> **Request 1**: Rewrite the stretch of the listing from the line containing "From the scene" through the end of the listing as a JSON list of strings, one string per line, with blank lines omitted. Leave the pictures out of the list.

====

# New Haynie 25 Magnum



## Michael1970 (Feb 23, 2014)

Another example of Chris's Marine and their craftsmanship. Thanks guys for turning out such a great product. Great boat and handles the water like a dream. :brew:


----------



## John_B_1 (Jan 28, 2011)

Good looking sled for sure


----------



## JamesAggie (Jun 28, 2012)

Very nice


----------



## Sisco Kid (Mar 19, 2008)

X2

Sent from my SCH-i705 using Tapatalk


----------



## colbyntx (Jul 18, 2013)

Very nice!


----------



## Copano/Aransas (Dec 18, 2011)

Sweet Haynie!! Color combo reminds me of a friends 21' Cat, awesome colors.


----------



## Kenner21 (Aug 25, 2005)

Congrats, sharp ride!


----------



## JamesAggie (Jun 28, 2012)

Just curious, as I have been looking hard at the Hayne HO and Magnum. Why did you choose the Magnum? Where do you fish?


----------



## Michael1970 (Feb 23, 2014)

Wanted a bigger boat that didn't draw much water. It's been a huge change going from a 18 Kenner to this machine. Real impressed with the room and the ride. I live and fish on the Galveston Bay Complex. I havent event put a pole in it yet. Just went through my break in on the motor. Ready to make a drift now.

====

> **Request 2**: Name every distinct user who posts in the forum thread, each listed once.

====

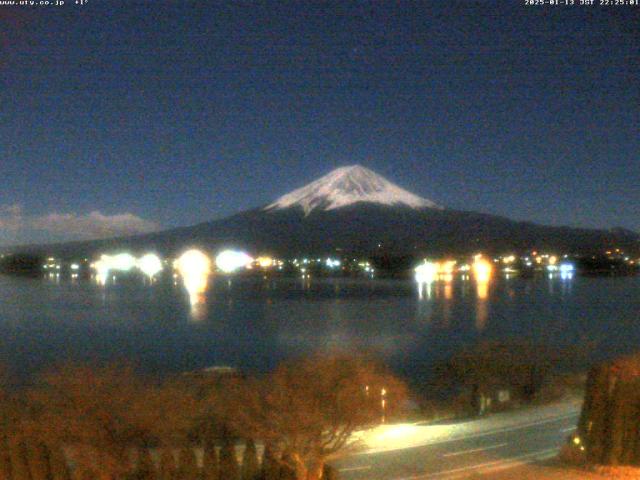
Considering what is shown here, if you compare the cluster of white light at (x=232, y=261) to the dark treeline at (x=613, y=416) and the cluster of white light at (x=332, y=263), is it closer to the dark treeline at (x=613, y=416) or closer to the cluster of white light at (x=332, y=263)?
the cluster of white light at (x=332, y=263)

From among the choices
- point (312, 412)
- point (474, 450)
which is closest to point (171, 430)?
point (312, 412)

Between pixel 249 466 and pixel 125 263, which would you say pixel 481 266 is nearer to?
pixel 125 263

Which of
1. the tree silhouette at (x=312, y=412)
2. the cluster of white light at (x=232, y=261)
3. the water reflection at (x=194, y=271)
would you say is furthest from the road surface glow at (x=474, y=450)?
the cluster of white light at (x=232, y=261)

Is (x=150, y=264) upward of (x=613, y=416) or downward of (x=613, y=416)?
upward

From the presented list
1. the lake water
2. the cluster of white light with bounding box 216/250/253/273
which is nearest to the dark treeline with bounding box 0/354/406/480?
the lake water

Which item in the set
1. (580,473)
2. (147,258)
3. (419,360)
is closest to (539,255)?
(147,258)

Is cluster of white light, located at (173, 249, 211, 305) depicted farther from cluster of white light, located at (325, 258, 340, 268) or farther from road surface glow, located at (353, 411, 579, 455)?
road surface glow, located at (353, 411, 579, 455)
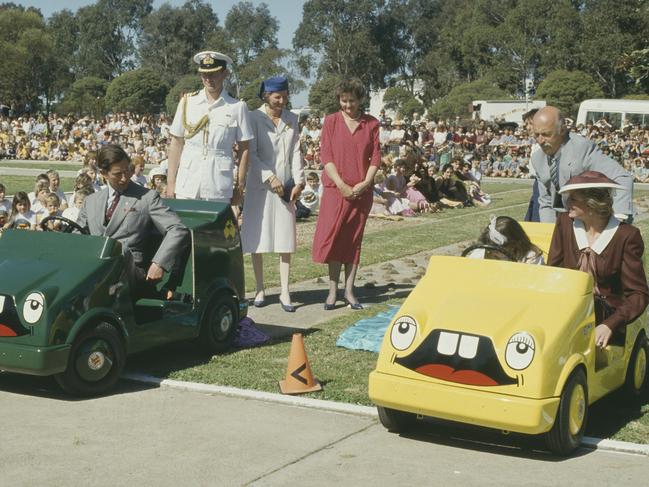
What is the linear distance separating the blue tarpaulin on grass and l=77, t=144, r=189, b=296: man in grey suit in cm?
154

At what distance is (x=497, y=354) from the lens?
5.39 metres

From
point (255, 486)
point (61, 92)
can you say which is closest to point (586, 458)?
point (255, 486)

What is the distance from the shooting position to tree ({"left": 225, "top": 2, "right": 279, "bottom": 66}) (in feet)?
434

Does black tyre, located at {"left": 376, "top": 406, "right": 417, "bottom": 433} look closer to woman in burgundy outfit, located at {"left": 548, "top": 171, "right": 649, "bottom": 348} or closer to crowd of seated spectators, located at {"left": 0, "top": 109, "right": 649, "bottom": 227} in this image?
woman in burgundy outfit, located at {"left": 548, "top": 171, "right": 649, "bottom": 348}

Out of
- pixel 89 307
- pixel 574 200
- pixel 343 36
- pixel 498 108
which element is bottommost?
pixel 89 307

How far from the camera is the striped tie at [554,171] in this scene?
7.72 meters

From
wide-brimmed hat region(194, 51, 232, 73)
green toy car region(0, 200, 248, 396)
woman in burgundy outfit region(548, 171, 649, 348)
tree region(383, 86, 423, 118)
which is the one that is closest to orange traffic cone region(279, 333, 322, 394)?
green toy car region(0, 200, 248, 396)

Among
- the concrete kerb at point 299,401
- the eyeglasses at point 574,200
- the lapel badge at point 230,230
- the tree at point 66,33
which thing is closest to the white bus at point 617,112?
the lapel badge at point 230,230

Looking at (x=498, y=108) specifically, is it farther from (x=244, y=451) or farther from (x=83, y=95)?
(x=244, y=451)

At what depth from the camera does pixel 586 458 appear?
5.54m

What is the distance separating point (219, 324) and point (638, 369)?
9.76 ft

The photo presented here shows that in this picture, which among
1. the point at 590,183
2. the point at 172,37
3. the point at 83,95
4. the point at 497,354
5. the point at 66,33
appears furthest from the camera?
the point at 66,33

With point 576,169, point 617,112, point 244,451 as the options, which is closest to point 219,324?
point 244,451

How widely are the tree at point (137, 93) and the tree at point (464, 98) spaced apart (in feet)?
84.2
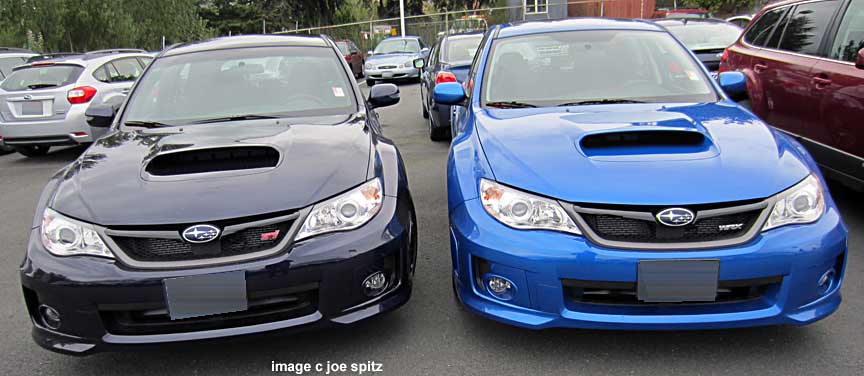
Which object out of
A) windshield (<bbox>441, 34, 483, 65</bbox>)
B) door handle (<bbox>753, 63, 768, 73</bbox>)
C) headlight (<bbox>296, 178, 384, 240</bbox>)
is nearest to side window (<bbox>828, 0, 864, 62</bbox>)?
door handle (<bbox>753, 63, 768, 73</bbox>)

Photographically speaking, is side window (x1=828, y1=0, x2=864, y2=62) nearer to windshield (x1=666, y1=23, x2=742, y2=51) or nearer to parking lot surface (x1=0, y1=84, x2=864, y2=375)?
parking lot surface (x1=0, y1=84, x2=864, y2=375)

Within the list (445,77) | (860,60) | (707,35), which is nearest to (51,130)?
(445,77)

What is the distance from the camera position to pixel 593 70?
3932 mm

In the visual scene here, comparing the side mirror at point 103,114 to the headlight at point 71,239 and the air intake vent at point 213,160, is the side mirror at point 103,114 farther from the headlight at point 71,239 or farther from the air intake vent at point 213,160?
the headlight at point 71,239

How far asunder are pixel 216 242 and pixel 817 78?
13.9ft

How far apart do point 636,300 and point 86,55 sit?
30.5 ft

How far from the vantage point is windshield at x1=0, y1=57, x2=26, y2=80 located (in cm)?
955

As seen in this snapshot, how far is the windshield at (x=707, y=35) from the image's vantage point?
9109 millimetres

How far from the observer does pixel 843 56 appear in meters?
4.36

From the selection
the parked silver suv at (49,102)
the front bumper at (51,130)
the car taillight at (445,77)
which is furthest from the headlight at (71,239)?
the front bumper at (51,130)

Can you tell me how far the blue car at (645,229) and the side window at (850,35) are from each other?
1.80 m

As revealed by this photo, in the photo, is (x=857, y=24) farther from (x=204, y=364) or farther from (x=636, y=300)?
(x=204, y=364)

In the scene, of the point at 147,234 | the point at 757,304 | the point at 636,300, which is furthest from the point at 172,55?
the point at 757,304

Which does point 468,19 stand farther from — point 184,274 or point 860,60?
point 184,274
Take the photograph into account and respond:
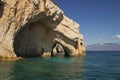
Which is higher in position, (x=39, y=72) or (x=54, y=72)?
(x=39, y=72)

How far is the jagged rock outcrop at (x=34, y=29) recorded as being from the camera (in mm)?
43219

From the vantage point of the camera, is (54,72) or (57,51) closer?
(54,72)

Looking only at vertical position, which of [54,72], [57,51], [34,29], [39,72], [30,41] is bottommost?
[54,72]

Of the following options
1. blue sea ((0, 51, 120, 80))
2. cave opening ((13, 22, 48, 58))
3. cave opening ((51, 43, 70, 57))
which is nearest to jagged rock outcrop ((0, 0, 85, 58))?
cave opening ((13, 22, 48, 58))

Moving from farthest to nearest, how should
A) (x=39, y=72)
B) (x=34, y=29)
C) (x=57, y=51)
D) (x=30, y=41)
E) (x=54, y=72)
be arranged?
(x=57, y=51) < (x=34, y=29) < (x=30, y=41) < (x=54, y=72) < (x=39, y=72)

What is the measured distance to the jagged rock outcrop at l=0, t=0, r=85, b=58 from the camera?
43219 mm

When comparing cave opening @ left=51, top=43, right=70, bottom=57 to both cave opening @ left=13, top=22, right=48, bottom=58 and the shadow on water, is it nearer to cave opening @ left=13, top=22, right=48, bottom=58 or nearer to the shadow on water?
cave opening @ left=13, top=22, right=48, bottom=58

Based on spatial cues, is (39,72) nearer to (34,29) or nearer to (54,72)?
(54,72)

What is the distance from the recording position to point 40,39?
197 ft

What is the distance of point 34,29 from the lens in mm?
57812

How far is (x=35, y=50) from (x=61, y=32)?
7.84 meters

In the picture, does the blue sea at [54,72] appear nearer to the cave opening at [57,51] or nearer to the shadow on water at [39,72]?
the shadow on water at [39,72]

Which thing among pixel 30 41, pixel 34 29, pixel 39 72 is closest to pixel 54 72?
pixel 39 72

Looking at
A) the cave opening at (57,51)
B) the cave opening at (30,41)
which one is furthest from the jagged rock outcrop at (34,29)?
the cave opening at (57,51)
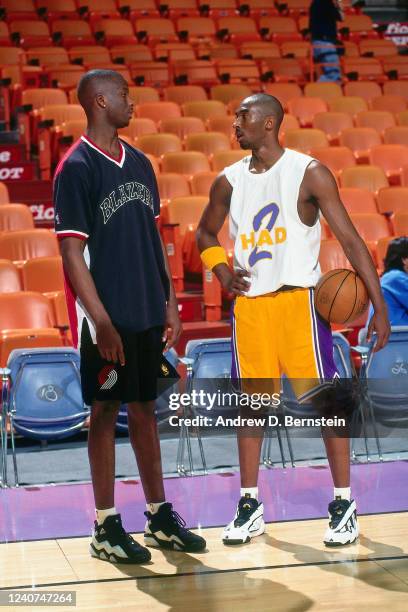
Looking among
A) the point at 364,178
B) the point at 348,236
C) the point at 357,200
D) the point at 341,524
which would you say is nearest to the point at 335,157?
the point at 364,178

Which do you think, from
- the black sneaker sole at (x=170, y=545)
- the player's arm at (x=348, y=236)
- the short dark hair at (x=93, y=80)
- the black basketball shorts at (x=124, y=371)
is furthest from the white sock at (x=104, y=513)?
the short dark hair at (x=93, y=80)

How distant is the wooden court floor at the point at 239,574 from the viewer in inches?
133

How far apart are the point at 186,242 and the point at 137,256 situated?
4274 millimetres

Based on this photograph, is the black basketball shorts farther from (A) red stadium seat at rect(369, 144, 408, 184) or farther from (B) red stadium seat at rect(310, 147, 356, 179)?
(A) red stadium seat at rect(369, 144, 408, 184)

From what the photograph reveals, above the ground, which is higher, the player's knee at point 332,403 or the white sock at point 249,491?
the player's knee at point 332,403

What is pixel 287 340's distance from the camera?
3.98m

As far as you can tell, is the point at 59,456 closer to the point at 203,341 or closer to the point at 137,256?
the point at 203,341

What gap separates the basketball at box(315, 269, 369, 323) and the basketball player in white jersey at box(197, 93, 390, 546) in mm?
43

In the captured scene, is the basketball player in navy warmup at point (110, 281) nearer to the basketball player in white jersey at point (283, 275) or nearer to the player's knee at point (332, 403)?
the basketball player in white jersey at point (283, 275)

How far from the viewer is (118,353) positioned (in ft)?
12.1

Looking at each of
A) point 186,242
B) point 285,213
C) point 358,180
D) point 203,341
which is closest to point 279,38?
point 358,180

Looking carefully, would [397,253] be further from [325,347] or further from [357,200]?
[357,200]

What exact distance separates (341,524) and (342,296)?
31.4 inches

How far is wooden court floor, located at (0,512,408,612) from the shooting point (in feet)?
11.1
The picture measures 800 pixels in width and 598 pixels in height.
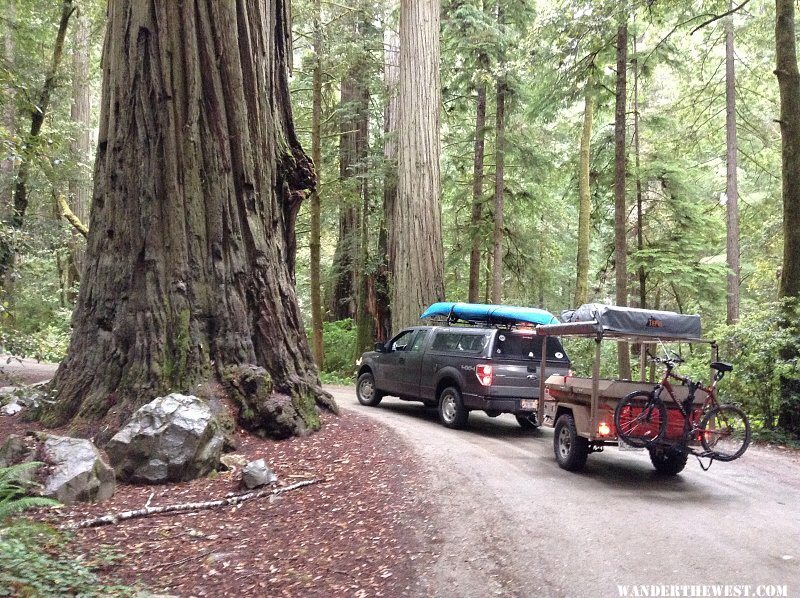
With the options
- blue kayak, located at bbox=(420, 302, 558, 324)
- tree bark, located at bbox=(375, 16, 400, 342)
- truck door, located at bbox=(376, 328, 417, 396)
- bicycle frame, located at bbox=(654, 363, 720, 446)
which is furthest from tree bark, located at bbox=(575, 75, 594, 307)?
bicycle frame, located at bbox=(654, 363, 720, 446)

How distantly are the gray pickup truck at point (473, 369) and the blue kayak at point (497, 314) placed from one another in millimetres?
387

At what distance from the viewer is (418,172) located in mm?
15352

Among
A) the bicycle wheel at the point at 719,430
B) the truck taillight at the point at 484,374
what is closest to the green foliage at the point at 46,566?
the bicycle wheel at the point at 719,430

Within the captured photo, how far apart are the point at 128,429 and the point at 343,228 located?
60.8ft

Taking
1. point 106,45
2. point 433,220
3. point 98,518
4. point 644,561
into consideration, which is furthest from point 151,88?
point 433,220

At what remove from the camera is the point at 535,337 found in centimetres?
1066

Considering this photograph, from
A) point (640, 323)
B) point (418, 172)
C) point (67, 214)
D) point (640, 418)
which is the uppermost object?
point (418, 172)

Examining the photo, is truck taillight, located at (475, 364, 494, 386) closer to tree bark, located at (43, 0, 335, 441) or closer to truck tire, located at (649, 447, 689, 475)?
truck tire, located at (649, 447, 689, 475)

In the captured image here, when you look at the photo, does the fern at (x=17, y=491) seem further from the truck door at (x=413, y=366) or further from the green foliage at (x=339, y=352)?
the green foliage at (x=339, y=352)

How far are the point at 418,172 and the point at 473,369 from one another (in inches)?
266

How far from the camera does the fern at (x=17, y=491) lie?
4.62 metres

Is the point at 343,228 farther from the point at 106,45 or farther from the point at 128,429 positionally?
the point at 128,429

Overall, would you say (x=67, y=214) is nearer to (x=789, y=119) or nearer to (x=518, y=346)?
(x=518, y=346)

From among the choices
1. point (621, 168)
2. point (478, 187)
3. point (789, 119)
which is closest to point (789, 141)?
point (789, 119)
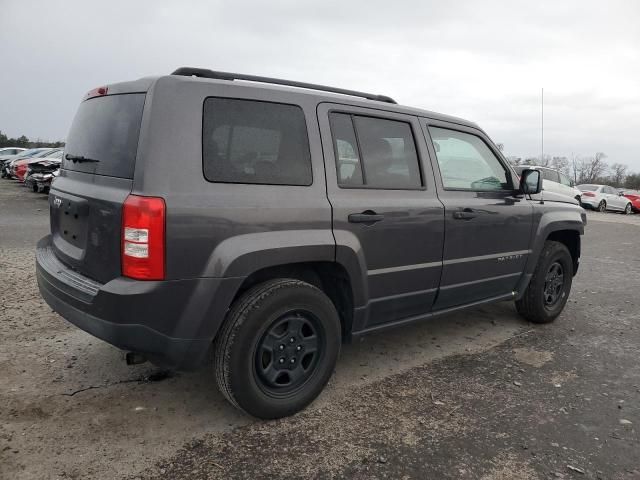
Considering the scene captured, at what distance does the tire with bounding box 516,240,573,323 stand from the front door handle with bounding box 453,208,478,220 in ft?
4.31

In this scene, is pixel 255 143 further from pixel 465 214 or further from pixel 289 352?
pixel 465 214

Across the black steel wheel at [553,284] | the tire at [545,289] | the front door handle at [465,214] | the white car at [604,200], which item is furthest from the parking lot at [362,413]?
the white car at [604,200]

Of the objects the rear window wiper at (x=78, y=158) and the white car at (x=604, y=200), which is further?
the white car at (x=604, y=200)

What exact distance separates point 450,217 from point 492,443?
1.59 metres

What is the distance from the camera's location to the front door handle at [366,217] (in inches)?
122

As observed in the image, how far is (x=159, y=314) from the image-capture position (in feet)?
8.08

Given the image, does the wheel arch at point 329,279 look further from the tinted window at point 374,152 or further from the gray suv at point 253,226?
the tinted window at point 374,152

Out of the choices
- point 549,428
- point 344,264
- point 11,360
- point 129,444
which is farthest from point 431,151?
point 11,360

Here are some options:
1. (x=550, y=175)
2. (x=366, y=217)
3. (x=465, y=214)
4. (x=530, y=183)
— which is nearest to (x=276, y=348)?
(x=366, y=217)

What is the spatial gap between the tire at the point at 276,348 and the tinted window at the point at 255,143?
627 mm

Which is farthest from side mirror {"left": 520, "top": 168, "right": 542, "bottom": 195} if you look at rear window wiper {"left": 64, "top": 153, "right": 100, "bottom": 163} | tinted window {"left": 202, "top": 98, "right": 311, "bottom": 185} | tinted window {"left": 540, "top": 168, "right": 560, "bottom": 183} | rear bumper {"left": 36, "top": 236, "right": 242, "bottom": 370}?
tinted window {"left": 540, "top": 168, "right": 560, "bottom": 183}

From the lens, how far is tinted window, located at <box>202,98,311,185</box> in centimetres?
263

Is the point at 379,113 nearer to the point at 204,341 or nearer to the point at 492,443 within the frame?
the point at 204,341

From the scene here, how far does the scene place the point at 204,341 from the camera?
8.50 feet
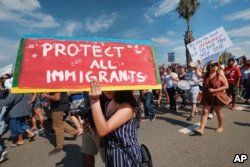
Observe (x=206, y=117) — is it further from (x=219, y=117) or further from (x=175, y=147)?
(x=175, y=147)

====

> **Correct response 1**:
[
  "From the scene here, how far does the scene place the point at 204,341 from the camera?",
  "8.50 feet",
  "Observe (x=206, y=117) — is it further from (x=219, y=117) or further from (x=175, y=147)?",
  "(x=175, y=147)"
]

> **Correct response 2**:
Michael1970
John_B_1
JamesAggie
Sisco Kid
colbyntx
Copano/Aransas
Kenner21